Анжелика. Путь в Версаль (Голон) - страница 45

— Ну-ну, что за мрачный вид! Похоже, ты совсем закоченела. Иди ко мне, я тебя согрею.

Полицейский притянул Анжелику к себе на колени, крепко сжал ее и с неожиданной жестокостью куснул ее губу.

Анжелика вскрикнула от боли и вырвалась из его объятий.

Вдруг она вновь обрела былое спокойствие.

— Месье Дегре, — сказала она, пытаясь собрать остатки достоинства, — я была бы вам обязана, если бы в отношении меня вы приняли какое-то решение. Я арестована или вы позволите мне уйти?

— В данный момент — ни то, ни другое, — беззаботно заявил молодой человек. — После столь доверительной беседы, как наша, мы не можем просто так расстаться.
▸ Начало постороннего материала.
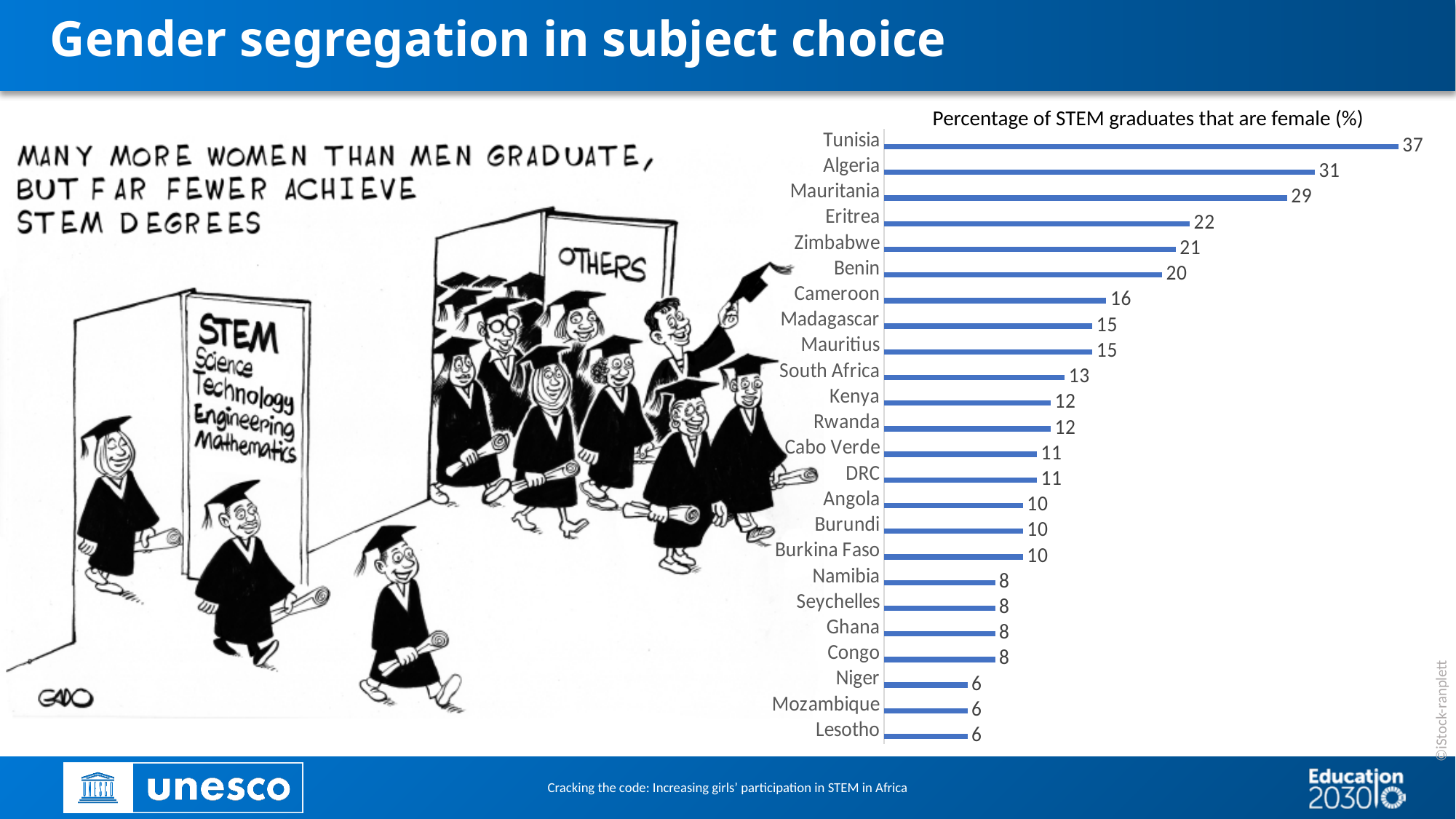
What kind of chart is used to show the percentage of STEM graduates that are female? Bar chart What is the title of the chart? Percentage of STEM graduates that are female (%) How many countries are shown on the chart? 24 What is the difference between the values for Tunisia and Algeria? 6 Which has a higher value, Mauritania or Zimbabwe? Mauritania What is the percentage of STEM graduates that are female in Tunisia? 37 What is the difference between the values for Eritrea and Namibia? 14 Which has a higher value, Benin or Kenya? Benin What is the value for South Africa? 13 Which country has the highest percentage of female STEM graduates? Tunisia What value is shown for Cameroon? 16 What is the lowest value shown on the chart? 6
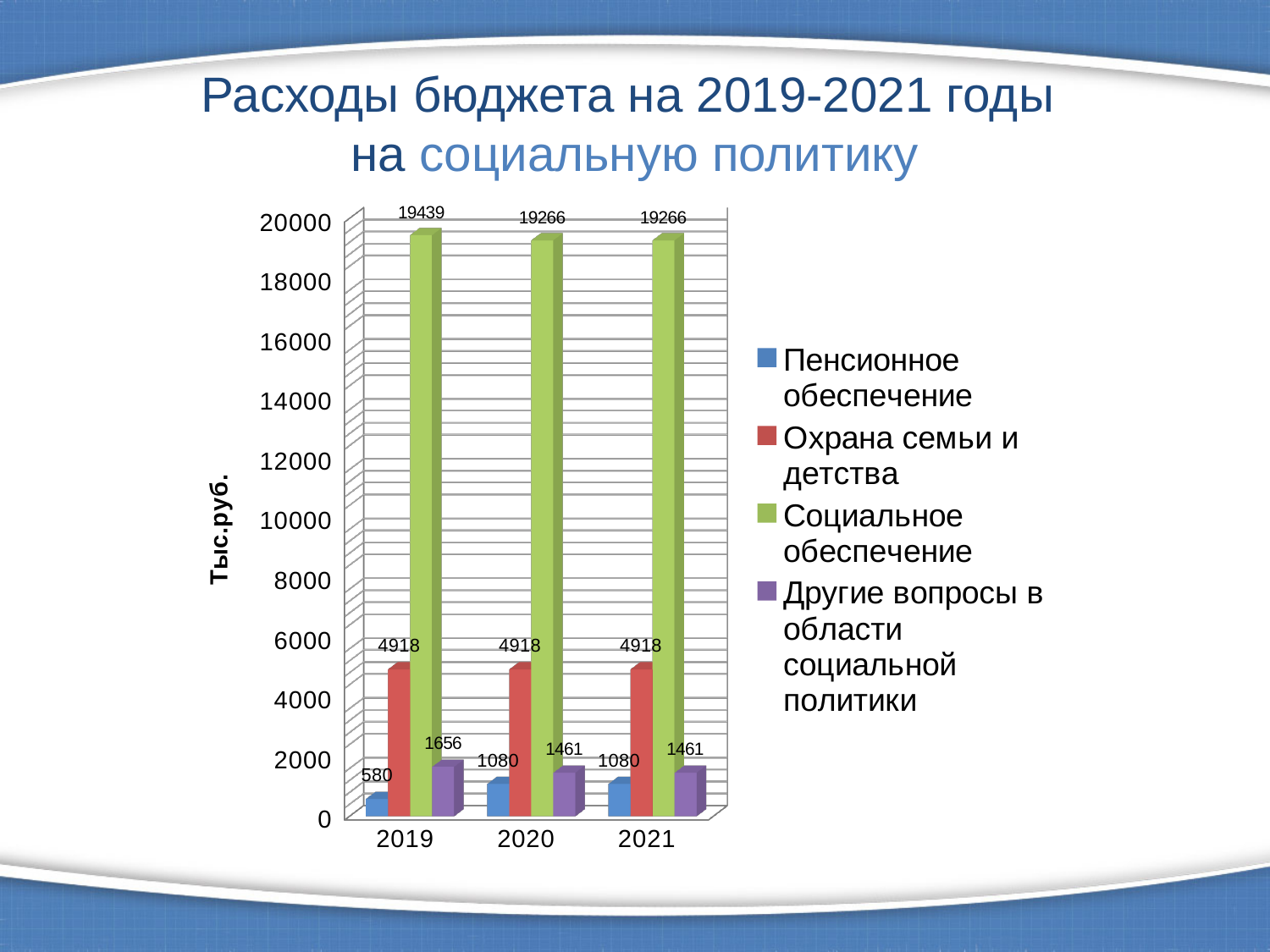
What is the label of the vertical axis? Тыс.руб. Which is larger: Пенсионное обеспечение in 2019 or Пенсионное обеспечение in 2020? Пенсионное обеспечение in 2020 Which series has the highest value in 2019? Социальное обеспечение What kind of chart is shown on the slide? Bar chart What is the difference between the Социальное обеспечение values for 2019 and 2020? 173 How many series does the legend list? 4 How many years are shown on the x axis? 3 Which series has the lowest value in 2020? Пенсионное обеспечение What is the value for Пенсионное обеспечение in 2019? 580 What is the value for Другие вопросы в области социальной политики in 2019? 1656 What is the value for Охрана семьи и детства in 2021? 4918 What is the value for Социальное обеспечение in 2020? 19266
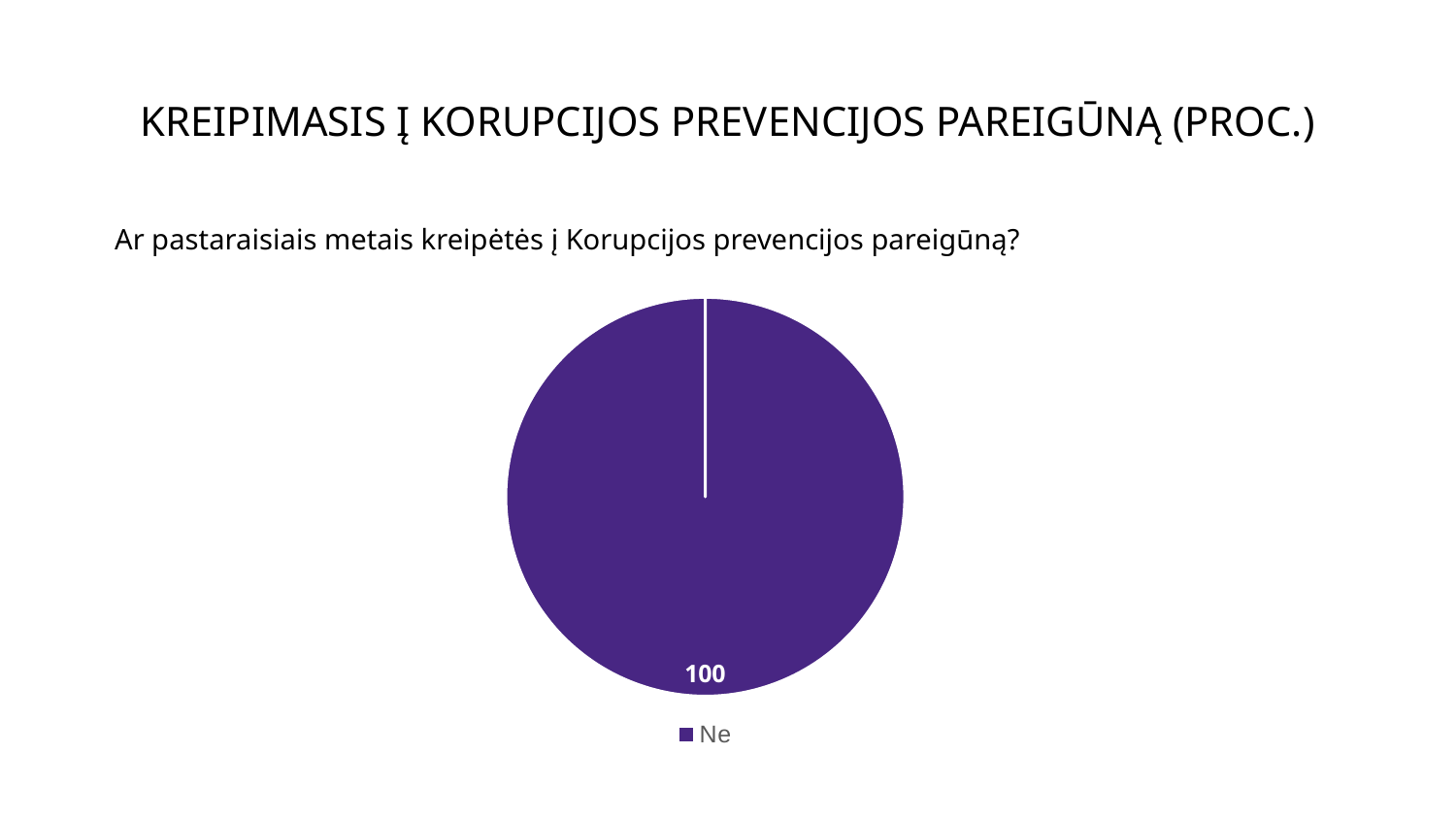
What is the only category listed in the legend? Ne How many entries does the legend list? 1 What is the value shown for the "Ne" slice? 100 Is the value for "Ne" greater or less than 50? greater How many slices does the pie chart have? 1 What is the title of the chart on the slide? KREIPIMASIS Į KORUPCIJOS PREVENCIJOS PAREIGŪNĄ (PROC.) What kind of chart is shown on the slide? pie chart What share of the pie does the "Ne" slice take up? 100%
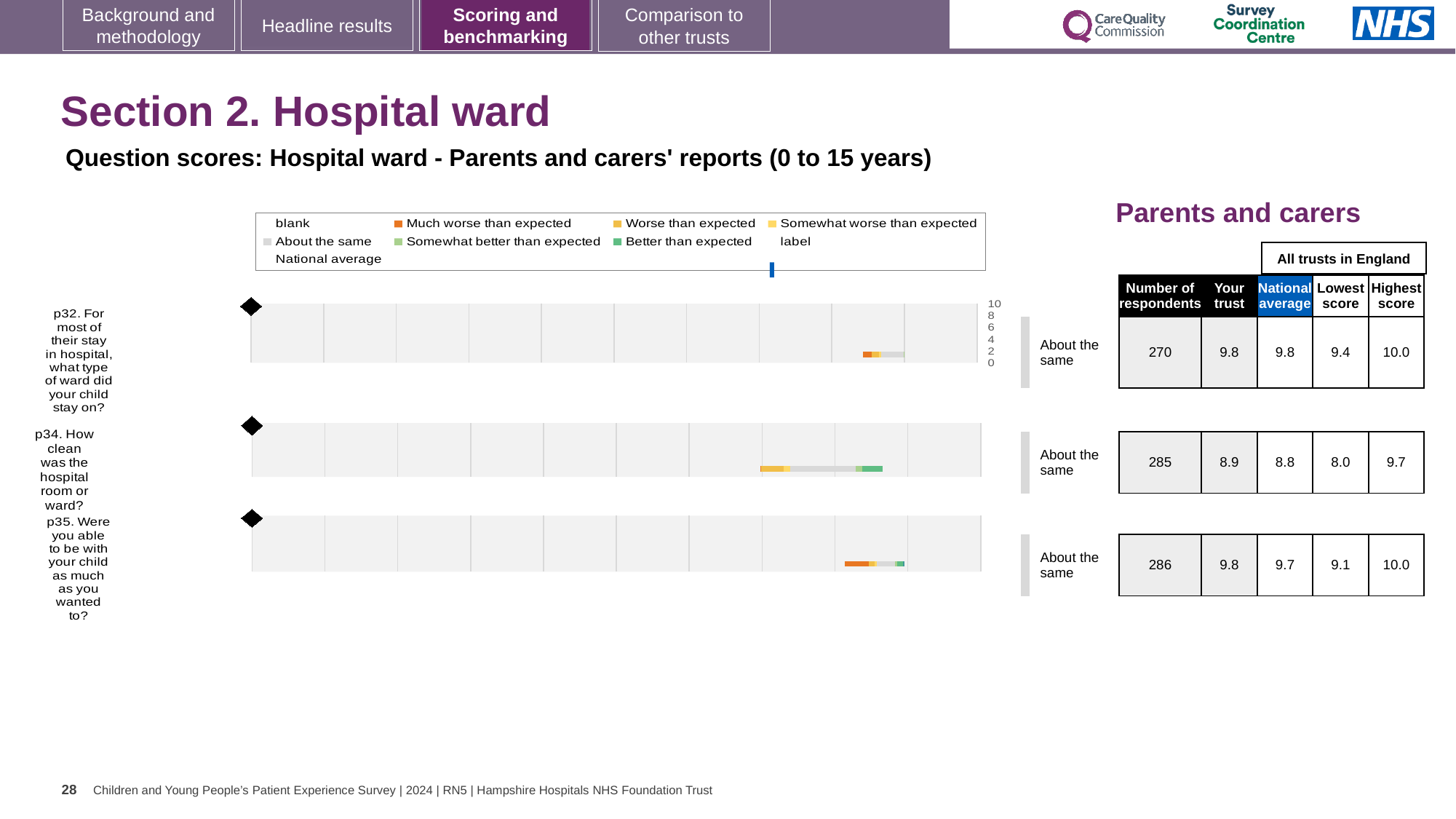
In the legend, what colour represents 'Better than expected'? green What is the lowest score across all trusts in England for p34? 8.0 What is the difference between the highest score and the lowest score for p34? 1.7 How many respondents answered p32 (For most of their stay in hospital, what type of ward did your child stay on?)? 270 What type of chart is used to show the question scores on this slide? bar chart What benchmark category is shown for p35? About the same How many questions (p32, p34, p35) are plotted on the slide? 3 Which question has the lowest 'Your trust' score? p34. How clean was the hospital room or ward? For p34, which is larger: the 'Your trust' score or the national average? Your trust What is the national average score for p35 (Were you able to be with your child as much as you wanted to?)? 9.7 Which question has the highest number of respondents? p35. Were you able to be with your child as much as you wanted to? What is the 'Your trust' score for p34 (How clean was the hospital room or ward?)? 8.9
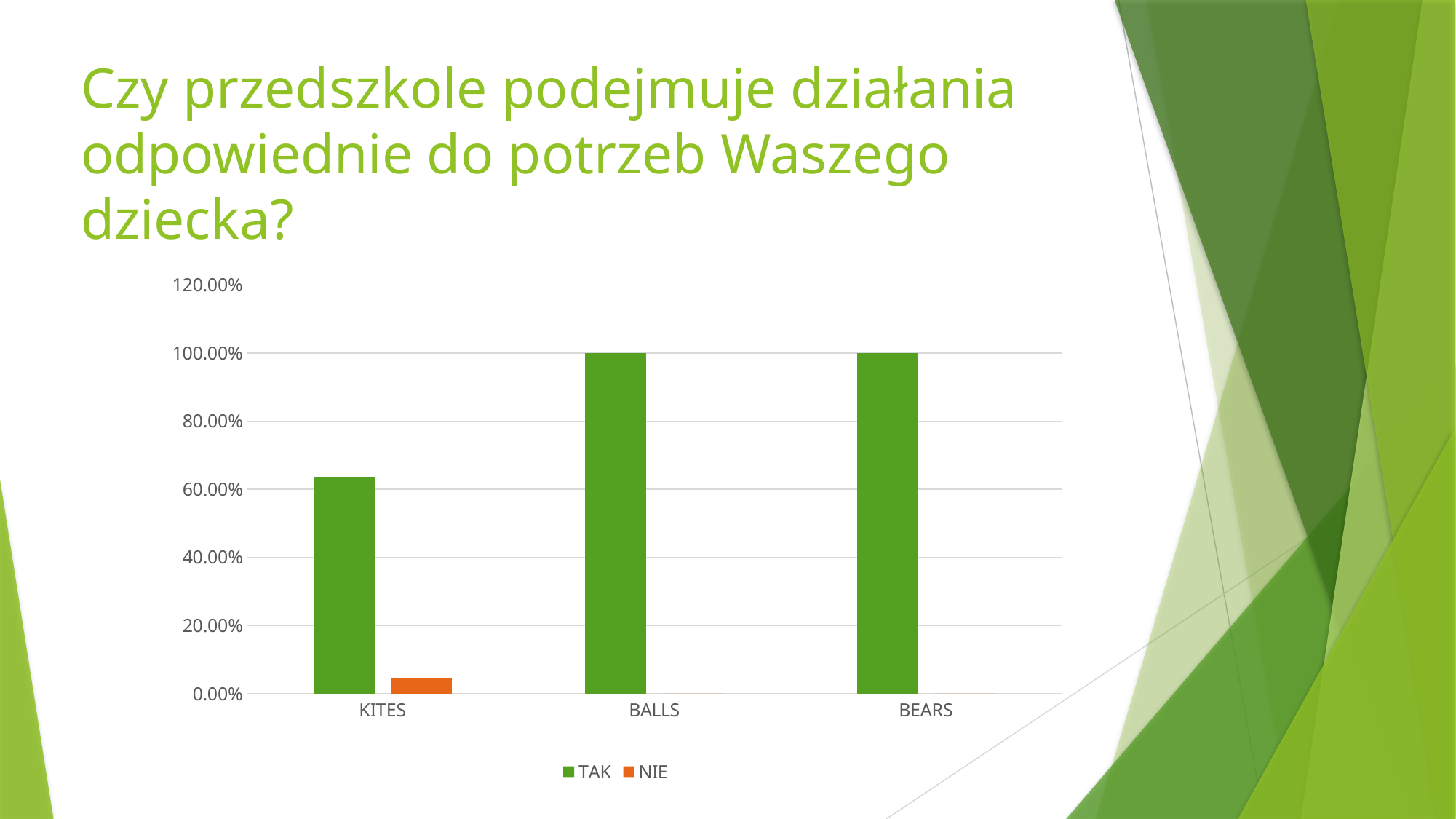
Is the NIE value for KITES greater or less than 20.00%? less Is the TAK value for KITES greater or less than 60.00%? greater How many series does the chart legend list? 2 What is the TAK value for BALLS? 100.00% Which category has the lowest TAK value? KITES What is the TAK value for BEARS? 100.00% What are the two series named in the chart legend? TAK and NIE What type of chart is shown on the slide? bar chart Which is larger for KITES, the TAK value or the NIE value? TAK Which colour represents the NIE series in the chart? orange Is the TAK value for KITES greater or less than 80.00%? less How many categories are shown on the x axis of the chart? 3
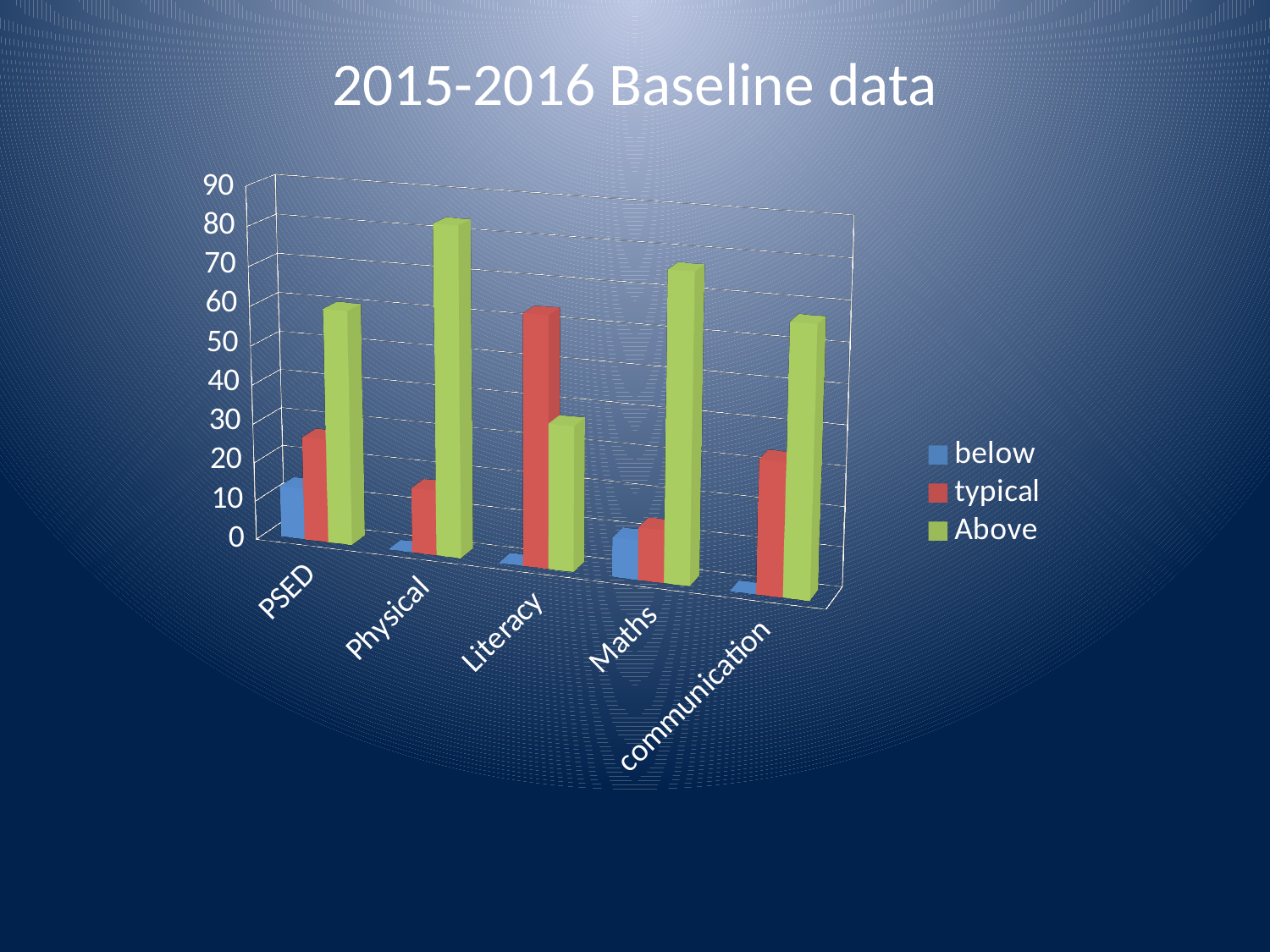
Is the typical value for Literacy greater or less than 40? greater What is the title of the chart? 2015-2016 Baseline data What kind of chart is shown on the slide? bar chart Is the Above value for Literacy greater or less than 40? less Which category has the highest value for the Above series? Physical For Literacy, which is larger: the typical value or the Above value? typical Which category has the lowest value for the Above series? Literacy Is the Above value for Physical greater or less than 70? greater How many categories are shown on the x axis of the chart? 5 Which series is shown in green in the chart? Above Which category has the highest value for the typical series? Literacy How many series does the chart's legend list? 3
Ты еще подумаешь, что полицейский — жестокосердное животное. А ведь я могу быть очень нежным.

Дегре встал рядом с Анжеликой. Он продолжал улыбаться, но в его глазах вновь заплясали красные искры. И не дав ей опомниться и защититься, молодой человек поднял ее на руки. Склонив к ней свое лицо, он прошептал:

— Иди сюда, моя красивая кошечка.

— Я не желаю, чтобы вы разговаривали со мной подобным образом! — закричала Анжелика.

И разрыдалась.

Внезапно на нее налетел ураган слез. Неистовые рыдания разрывали сердце, душили ее.

Дегре поднял молодую женщину на руки и перенес на кровать. Некоторое время он спокойно и очень внимательно смотрел на нее, а когда ее отчаяние стало постепенно затухать, начал раздевать Анжелику. Она почувствовала его пальцы у себя на шее, когда с ловкостью горничной он вынимал булавки из ее корсажа. У нее не осталось сил сопротивляться, она захлебывалась в слезах.

— Дегре, какой вы злой! — рыдала Анжелика.

— Нет, душечка, я не злой.

— Я думала, вы мой друг… Я думала… О боже, как я несчастна.

— Ну! Ну! Что за мысли, — произнес Дегре снисходительно-ворчливым тоном.

Ловким движением он задрал ее широкие юбки, развязал подвязки, снял шелковые чулки и туфли.

Когда Анжелика осталась в одной рубашке, бывший адвокат отошел от кровати, и она услышала, как он, посвистывая, раздевается сам, швыряет по углам комнаты сапоги, жюстокор, портупею. Потом он прыгнул на кровать и задернул полог.

В теплом полумраке алькова большое тело Дегре казалось красным, покрытым черным бархатным пушком. Он ничуть не утратил своей напористости.

— Эгей, девочка! Что ты трепещешь, как лань? Кончай плакать! Сейчас мы с тобой повеселимся. Давай, подвигайся ко мне!

Он сорвал с Анжелики рубашку и одновременно так звонко хлопнул ее пониже спины, что она подскочила, взбешенная подобным унижением, и вонзила ему в плечо маленькие острые зубы.

— Ах ты стерва! — воскликнул Дегре. — Кто-то заслужил наказание!